Eda, a Korean who grew up in Japan, came to the US “to study LGBTQ+ movements,” according to his personal website.

“In the tradition of communist and socialist election system, we discuss the candidates so thoroughly before we even cast the vote, that’s often why the election result is 100 percent,” he claimed, bizarrely painting this as a “community-based grassroots way of …deciding on our leaders.”
Nodutdol was formed in 1999 by controversial Queens politician John Choe, who stepped down from his post at the city Comptroller’s Office in 2012 during the Bloomberg administration, after The Post reported on his North Korean leanings. Choe has denied this was the reason. He later got Rep. Alexandria Ocasio-Cortez’ backing during his failed 2021 city council bid.
The group only declared $55,000 in revenue in its last US tax filing, and doesn’t disclose how many member it has — but notably features university professors, film directors and even a US Congresswoman among its directors.
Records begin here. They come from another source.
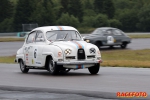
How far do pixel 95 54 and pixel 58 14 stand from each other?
324ft

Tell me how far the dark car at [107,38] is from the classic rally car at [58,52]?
17.8 m

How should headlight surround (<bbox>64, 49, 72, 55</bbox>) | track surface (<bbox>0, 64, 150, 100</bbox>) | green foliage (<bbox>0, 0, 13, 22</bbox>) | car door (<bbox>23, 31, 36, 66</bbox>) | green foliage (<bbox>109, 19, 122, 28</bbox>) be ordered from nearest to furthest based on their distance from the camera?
track surface (<bbox>0, 64, 150, 100</bbox>)
headlight surround (<bbox>64, 49, 72, 55</bbox>)
car door (<bbox>23, 31, 36, 66</bbox>)
green foliage (<bbox>109, 19, 122, 28</bbox>)
green foliage (<bbox>0, 0, 13, 22</bbox>)

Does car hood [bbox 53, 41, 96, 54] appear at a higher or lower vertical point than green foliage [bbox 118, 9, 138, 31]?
higher

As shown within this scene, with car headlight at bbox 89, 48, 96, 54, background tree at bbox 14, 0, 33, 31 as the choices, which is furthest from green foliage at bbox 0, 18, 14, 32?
car headlight at bbox 89, 48, 96, 54

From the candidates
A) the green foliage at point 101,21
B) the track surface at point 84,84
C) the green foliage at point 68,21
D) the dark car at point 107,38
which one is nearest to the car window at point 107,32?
the dark car at point 107,38

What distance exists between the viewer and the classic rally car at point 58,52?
15.8m

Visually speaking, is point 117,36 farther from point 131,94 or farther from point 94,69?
point 131,94

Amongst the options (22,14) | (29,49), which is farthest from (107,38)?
(22,14)

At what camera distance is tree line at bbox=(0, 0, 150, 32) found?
103000 millimetres

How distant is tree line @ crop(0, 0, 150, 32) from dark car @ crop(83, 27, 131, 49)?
5731cm

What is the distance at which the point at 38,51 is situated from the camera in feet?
55.5

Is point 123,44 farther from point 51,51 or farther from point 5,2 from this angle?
point 5,2

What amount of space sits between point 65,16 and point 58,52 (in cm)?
8863

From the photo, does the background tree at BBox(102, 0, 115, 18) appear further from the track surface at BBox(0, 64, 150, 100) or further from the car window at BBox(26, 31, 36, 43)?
the track surface at BBox(0, 64, 150, 100)
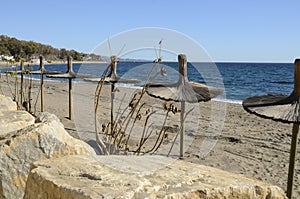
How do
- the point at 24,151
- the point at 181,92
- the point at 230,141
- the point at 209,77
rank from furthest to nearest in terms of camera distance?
the point at 230,141 → the point at 181,92 → the point at 209,77 → the point at 24,151

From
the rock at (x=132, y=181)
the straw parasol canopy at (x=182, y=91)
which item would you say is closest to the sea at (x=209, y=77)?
the straw parasol canopy at (x=182, y=91)

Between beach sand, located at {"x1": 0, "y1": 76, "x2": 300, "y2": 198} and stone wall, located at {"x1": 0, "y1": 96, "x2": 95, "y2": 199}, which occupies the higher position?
stone wall, located at {"x1": 0, "y1": 96, "x2": 95, "y2": 199}

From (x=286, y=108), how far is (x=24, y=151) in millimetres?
2550

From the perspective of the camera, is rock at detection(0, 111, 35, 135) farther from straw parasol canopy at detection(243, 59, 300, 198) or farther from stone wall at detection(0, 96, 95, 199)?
straw parasol canopy at detection(243, 59, 300, 198)

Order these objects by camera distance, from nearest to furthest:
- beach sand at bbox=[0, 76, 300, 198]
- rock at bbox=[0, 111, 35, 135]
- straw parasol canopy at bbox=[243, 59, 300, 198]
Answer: rock at bbox=[0, 111, 35, 135] → straw parasol canopy at bbox=[243, 59, 300, 198] → beach sand at bbox=[0, 76, 300, 198]

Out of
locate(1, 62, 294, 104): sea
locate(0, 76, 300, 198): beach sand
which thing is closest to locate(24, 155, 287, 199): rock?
locate(1, 62, 294, 104): sea

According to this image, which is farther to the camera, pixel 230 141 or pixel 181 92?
pixel 230 141

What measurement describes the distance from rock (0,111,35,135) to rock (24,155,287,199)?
1.05 m

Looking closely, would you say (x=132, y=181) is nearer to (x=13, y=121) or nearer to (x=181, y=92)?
(x=13, y=121)

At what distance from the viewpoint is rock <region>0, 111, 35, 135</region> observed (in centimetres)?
280

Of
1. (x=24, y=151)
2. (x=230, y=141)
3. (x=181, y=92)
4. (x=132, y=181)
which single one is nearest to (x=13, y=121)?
(x=24, y=151)

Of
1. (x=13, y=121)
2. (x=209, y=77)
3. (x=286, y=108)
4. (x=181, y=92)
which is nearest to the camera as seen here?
(x=13, y=121)

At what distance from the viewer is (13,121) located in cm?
297

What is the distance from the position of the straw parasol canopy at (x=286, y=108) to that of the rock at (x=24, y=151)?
206 centimetres
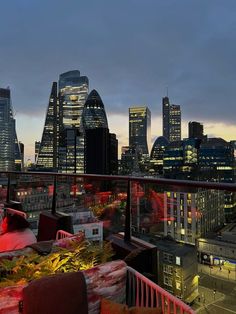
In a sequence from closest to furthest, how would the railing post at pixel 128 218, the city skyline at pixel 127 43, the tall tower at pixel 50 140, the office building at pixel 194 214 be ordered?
the office building at pixel 194 214 → the railing post at pixel 128 218 → the city skyline at pixel 127 43 → the tall tower at pixel 50 140

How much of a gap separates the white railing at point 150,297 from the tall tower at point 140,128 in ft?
408

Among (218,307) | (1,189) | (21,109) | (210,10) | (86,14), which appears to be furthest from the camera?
(21,109)

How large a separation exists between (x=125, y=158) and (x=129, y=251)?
96.7 meters

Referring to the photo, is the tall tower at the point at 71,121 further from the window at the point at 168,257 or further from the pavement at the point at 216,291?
the pavement at the point at 216,291

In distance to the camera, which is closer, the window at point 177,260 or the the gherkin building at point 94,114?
the window at point 177,260

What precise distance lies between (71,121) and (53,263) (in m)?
128

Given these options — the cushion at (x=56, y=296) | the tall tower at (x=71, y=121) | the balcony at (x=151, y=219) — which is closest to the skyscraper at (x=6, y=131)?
the tall tower at (x=71, y=121)

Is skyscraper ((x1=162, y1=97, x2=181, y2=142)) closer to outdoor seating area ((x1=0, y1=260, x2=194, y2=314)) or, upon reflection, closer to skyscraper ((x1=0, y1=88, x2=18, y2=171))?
skyscraper ((x1=0, y1=88, x2=18, y2=171))

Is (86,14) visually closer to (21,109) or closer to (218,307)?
(218,307)

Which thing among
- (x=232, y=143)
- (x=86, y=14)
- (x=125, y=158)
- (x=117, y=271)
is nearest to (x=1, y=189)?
(x=117, y=271)

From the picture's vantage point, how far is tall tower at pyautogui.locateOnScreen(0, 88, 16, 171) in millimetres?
69619

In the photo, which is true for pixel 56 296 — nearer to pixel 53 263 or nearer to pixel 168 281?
pixel 53 263

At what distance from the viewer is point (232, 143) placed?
79250 millimetres

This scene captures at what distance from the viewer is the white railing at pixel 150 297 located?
1.33 meters
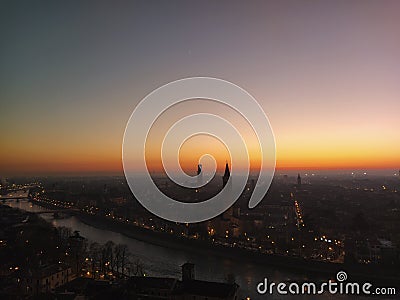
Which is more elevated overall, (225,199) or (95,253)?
(225,199)

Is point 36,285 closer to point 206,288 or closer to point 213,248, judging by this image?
point 206,288

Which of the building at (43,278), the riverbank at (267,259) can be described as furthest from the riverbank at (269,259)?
the building at (43,278)

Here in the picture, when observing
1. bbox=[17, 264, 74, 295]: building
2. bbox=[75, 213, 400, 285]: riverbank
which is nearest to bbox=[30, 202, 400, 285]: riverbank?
bbox=[75, 213, 400, 285]: riverbank

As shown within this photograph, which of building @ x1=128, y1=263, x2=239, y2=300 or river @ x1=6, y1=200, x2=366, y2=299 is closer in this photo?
building @ x1=128, y1=263, x2=239, y2=300

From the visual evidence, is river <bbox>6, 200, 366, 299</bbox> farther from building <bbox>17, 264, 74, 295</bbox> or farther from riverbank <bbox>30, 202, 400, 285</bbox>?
building <bbox>17, 264, 74, 295</bbox>

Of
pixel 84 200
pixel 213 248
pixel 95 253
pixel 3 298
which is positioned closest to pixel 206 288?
pixel 3 298

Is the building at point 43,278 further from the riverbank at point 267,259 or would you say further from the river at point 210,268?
the riverbank at point 267,259

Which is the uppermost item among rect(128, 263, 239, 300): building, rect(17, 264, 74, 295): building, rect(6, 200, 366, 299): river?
rect(128, 263, 239, 300): building

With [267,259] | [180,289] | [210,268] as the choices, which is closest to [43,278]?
[180,289]

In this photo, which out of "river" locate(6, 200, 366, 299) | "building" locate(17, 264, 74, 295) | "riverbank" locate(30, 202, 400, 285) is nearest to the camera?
"building" locate(17, 264, 74, 295)

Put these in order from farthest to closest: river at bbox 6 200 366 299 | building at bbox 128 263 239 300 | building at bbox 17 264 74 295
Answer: river at bbox 6 200 366 299 → building at bbox 17 264 74 295 → building at bbox 128 263 239 300

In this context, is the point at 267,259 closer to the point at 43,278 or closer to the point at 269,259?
the point at 269,259
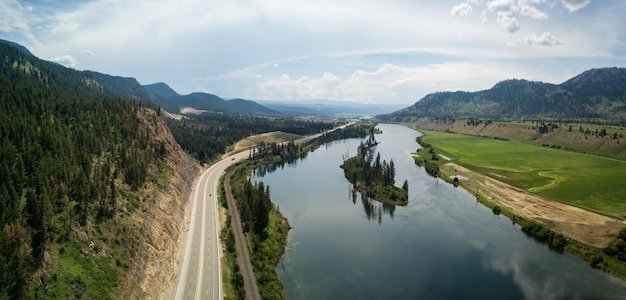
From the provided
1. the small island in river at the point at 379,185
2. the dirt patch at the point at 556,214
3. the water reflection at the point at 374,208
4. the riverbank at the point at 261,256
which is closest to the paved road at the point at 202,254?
the riverbank at the point at 261,256

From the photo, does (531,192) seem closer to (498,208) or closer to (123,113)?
(498,208)

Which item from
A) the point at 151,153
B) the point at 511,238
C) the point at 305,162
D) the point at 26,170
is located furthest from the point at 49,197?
the point at 305,162

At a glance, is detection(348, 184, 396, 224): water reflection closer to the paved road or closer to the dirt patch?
the dirt patch

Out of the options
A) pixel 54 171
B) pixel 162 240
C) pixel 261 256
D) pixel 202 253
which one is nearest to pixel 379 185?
pixel 261 256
One of Nodutdol’s central demands is putting an end to the US-South Korea alliance. It also pushes for the reunification of North and South Korea.
It’s one of the smallest groups linked to the twisted web of far-left organizations tied to Singham, a US expat living in China. The so-called Singham network includes his nonprofit the People’s Forum and his wife’s Code Pink, which have been linked to Chinese influence operations in a State Department report to Congress.
Nodutdol runs its events out of the sprawling Midtown digs of the People’s Forum on West 37th Street, where it regularly hosts seemingly innocuous events like its “Kimchi Bowl” year-end fundraiser and upcoming YEar of the Horse celebration, which promises to teach about Korea’s revolutionary martyrs.

Lately, much like Singham’s groups, it’s hopped on the anti-ICE bandwagon as it aims to gain traction in the land of the free.
“As anti-imperialists, we know that the violence ICE is wreaking in the US is connected to the same violence Koreans have faced through US intervention and warmaking,” Nodutol posted last week in a promotion for its upcoming new year bash.
“This Lunar New Year, we say: US Out of Everywhere, ICE Out of our Communities!”
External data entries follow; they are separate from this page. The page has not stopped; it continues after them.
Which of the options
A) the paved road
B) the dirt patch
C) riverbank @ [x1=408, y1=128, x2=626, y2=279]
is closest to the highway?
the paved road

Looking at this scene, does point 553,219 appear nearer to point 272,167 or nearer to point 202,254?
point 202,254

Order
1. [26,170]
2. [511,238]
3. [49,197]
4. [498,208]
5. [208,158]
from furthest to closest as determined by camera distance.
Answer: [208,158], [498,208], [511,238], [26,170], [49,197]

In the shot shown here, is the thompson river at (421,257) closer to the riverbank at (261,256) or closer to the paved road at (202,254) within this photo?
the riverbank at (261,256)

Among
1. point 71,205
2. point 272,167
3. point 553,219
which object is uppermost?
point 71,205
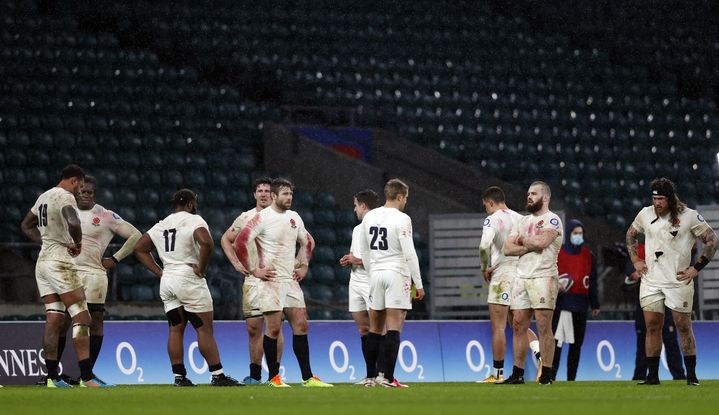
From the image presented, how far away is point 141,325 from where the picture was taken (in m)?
16.0

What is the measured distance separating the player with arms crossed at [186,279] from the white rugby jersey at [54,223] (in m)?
0.93

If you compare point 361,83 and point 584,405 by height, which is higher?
point 361,83

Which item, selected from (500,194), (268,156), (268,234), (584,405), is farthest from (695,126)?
(584,405)

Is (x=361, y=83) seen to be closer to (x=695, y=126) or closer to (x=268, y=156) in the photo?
(x=268, y=156)

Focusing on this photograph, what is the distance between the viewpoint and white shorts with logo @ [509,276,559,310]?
43.5 ft

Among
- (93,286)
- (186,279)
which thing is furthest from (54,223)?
(186,279)

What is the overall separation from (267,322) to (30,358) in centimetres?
338

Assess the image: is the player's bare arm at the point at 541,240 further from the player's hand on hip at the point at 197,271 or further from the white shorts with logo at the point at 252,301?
the player's hand on hip at the point at 197,271

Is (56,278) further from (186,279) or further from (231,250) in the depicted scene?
(231,250)

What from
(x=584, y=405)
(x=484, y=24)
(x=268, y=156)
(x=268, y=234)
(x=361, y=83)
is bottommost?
(x=584, y=405)

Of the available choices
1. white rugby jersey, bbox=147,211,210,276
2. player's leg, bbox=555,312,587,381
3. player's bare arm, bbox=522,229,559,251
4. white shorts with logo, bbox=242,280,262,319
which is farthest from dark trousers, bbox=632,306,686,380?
white rugby jersey, bbox=147,211,210,276

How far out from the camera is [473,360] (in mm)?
17719

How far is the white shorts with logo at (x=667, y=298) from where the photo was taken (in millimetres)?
13297

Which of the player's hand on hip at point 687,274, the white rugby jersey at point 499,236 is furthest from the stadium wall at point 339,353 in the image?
the player's hand on hip at point 687,274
“Sometimes it’s as simple as a K-pop dance party that’s like a gateway — other times, it’s very explicit, where it’s like, you’re doing North Korean chants in a church in New York as you hear about the evils of America and how great the North Korean state library is,” said Stu Smith, an analyst for the Manhattan Institute who has studied the group.
“This is still a country who’s very actively trying to undermine and hurt America,” he added. “Just because you’re a nonprofit, it doesn’t mean you get to have free reign to do whatever you want.”
Nodutdol did not return The Post’s request for comment.